What is the maximum period of time a director can be disqualified for under the CDDA 1986?

A) 1 year
B) 2 years
C) 5 years
D) 10 years
E) 15 years

A

CORRECT ANSWER E - directors can be disqualified for a maximum of 15 years and the band of 11-15 years is reserved for particularly serious cases

30
Q

A private company limited by shares has several directors. One of those directors (DS1) is also a shareholder. The company has the model articles with one amendment. The amendment is “DS1 will receive a multiplier of 10 when counting DS1’s shares on any shareholder vote to remove them as director of the company”.

Which of the following best describes the situation if a vote to remove DS1 as a director were taking place?

A) Alteration of voting rights is not a permitted amendment to the articles.
B) Alteration of voting rights is permitted up to a multiplier of 5.
C) Alteration of voting rights is permitted in the articles.
D) DS1 would be disqualified from voting at a shareholder meeting to remove DS1 as director.
E) If DS1 votes against the resolution their votes will be disregarded if it causes the resolution to be unsuccessful.

A

CORRECT ANSWER C - This type of clause is commonly known as a Bushell v Faith clause. It protects directors who are also shareholders from being removed. There is great flexibility in drafting articles to amend or weight voting rights in many different ways. DS1 is permitted to vote as there are very few restrictions on shareholders votes, even if they are interested in the result.

31
Q

Is a private company limited by shares required to have a secretary?

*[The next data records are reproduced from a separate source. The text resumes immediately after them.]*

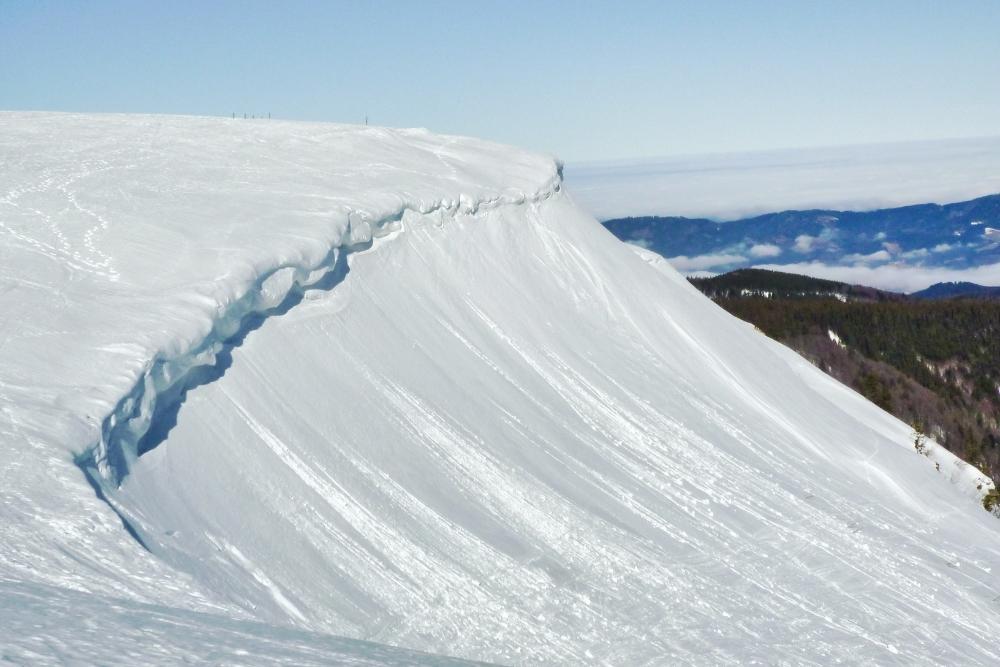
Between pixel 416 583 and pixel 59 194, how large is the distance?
6.83 meters

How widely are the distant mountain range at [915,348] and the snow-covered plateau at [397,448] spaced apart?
60951 millimetres

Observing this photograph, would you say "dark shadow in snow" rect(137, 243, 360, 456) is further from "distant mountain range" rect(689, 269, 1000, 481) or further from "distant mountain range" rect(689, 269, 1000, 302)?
"distant mountain range" rect(689, 269, 1000, 302)

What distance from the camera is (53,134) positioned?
15.2 metres

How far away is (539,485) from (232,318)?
3.77 meters

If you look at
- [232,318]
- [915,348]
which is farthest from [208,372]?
[915,348]

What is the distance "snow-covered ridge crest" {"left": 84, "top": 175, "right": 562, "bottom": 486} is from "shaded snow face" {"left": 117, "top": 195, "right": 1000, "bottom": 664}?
0.20m

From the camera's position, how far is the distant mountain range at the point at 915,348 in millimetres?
79688

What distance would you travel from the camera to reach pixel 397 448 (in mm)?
10062

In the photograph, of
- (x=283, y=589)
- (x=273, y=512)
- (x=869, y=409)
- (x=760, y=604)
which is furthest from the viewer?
(x=869, y=409)

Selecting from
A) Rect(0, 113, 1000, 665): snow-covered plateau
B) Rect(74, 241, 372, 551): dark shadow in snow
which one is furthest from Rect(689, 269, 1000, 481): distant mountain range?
Rect(74, 241, 372, 551): dark shadow in snow

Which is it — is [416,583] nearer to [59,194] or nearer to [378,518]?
[378,518]

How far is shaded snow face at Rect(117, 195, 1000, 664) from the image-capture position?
8.37 meters

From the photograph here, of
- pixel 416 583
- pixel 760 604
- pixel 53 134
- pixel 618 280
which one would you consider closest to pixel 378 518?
pixel 416 583

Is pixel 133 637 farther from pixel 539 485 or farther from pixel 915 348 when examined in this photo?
pixel 915 348
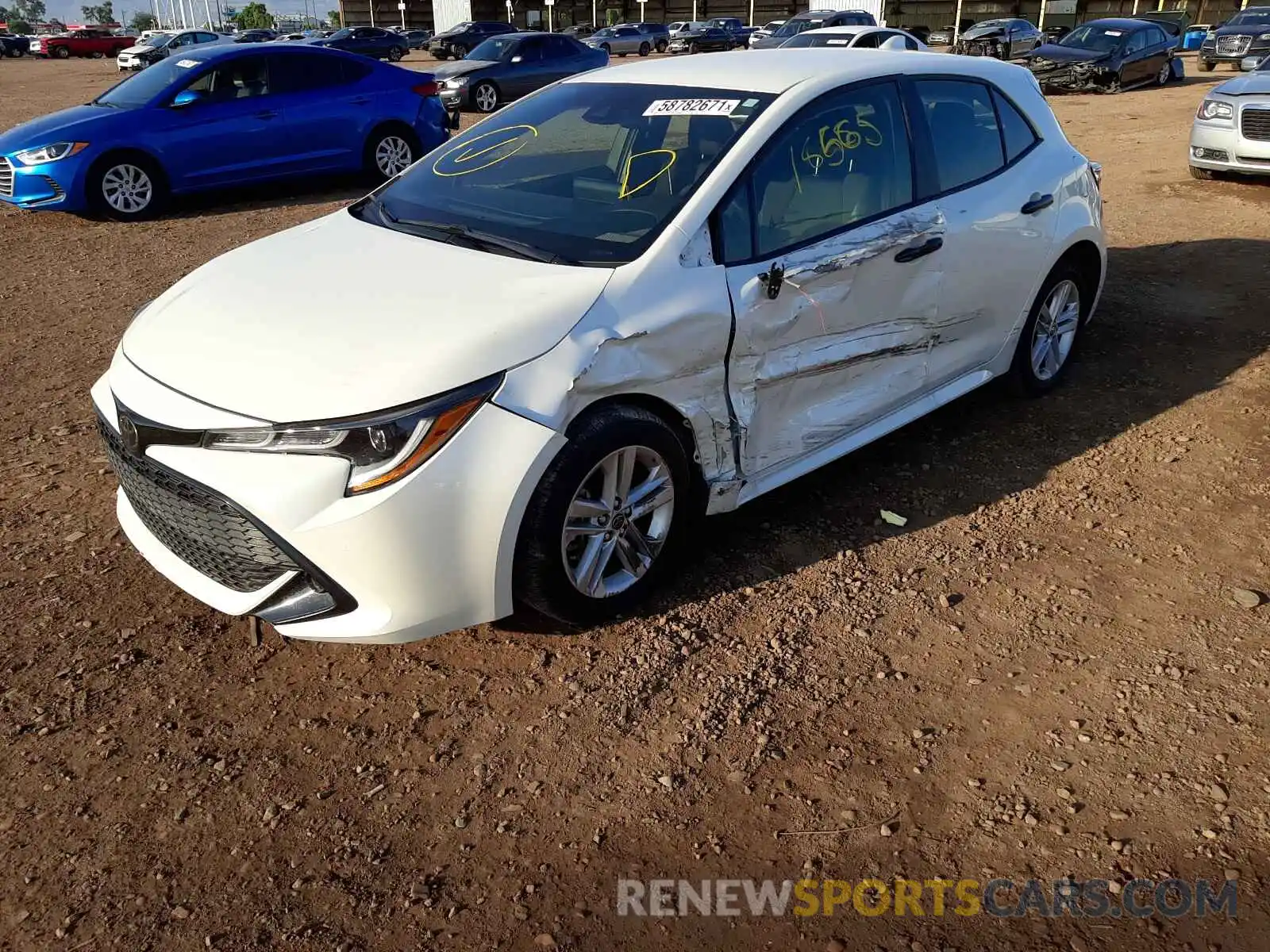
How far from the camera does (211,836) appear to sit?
258cm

A) Yes, and they must be qualified.
B) Yes, but they do not have to be qualified.
C) Yes, and they must also be a director.
D) No, it is not a legal requirement for any private company.
E) No, it is not a legal requirement unless the company has a turnover of more than £100,000 a year.

A

CORRECT ANSWER D - Only public companies are required to have a secretary and the directors of public companies must take all reasonable steps to secure that the appointee meets certain qualification criteria. It is common for private companies to have an appointed secretary and the secretary may also be a director - but there is no requirement for either of these things and no qualification criteria apply to the appointees.